Governor Brown grants pardons for Oregon marijuana offenses

SALEM, Ore. – Oregon Governor Kate Brown is overturning marijuana convictions for thousands of Oregonians.

As Brown’s final term as governor comes to a close, she announced pardons removing over 47,000 convictions for possession of a small amount of marijuana. Her office said the pardons will remove barriers for people seeking employment, housing and educational opportunities.

“No one deserves to be forever saddled with the impacts of a conviction for simple possession of marijuana — a crime that is no longer on the books in Oregon,” said Governor Brown. “Oregonians should never face housing insecurity, employment barriers, and educational obstacles as a result of doing something that is now completely legal, and has been for years. My pardon will remove these hardships. And while Oregonians use marijuana at similar rates, Black and Latina/o/x people have been arrested, prosecuted, and convicted at disproportionate rates.

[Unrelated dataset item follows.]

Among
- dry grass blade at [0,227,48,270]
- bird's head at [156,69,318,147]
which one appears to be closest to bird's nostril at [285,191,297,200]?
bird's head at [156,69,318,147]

“We are a state, and a nation, of second chances. Today, I am taking steps to right the wrongs of a flawed, inequitable, and outdated criminal justice system in Oregon when it comes to personal marijuana possession. For the estimated 45,000 individuals who are receiving a pardon for prior state convictions of marijuana possession, this action will help relieve the collateral consequences arising from these convictions.”

The governor’s office said, “The pardon applies to electronically available Oregon convictions for possession of 1 ounce or less of marijuana, in pre-2016 cases in which the person was 21 years of age or older, where this was the only charge, and where there were no victims. This pardon does not apply to any other offense related to marijuana or other controlled substances. More information can be found here.”

The pardons also forgive over $14 million in associated fines and fees.

After the governor’s pardon, the Oregon Judicial Department will reportedly ensure all associated court records are sealed in accordance with Oregon law.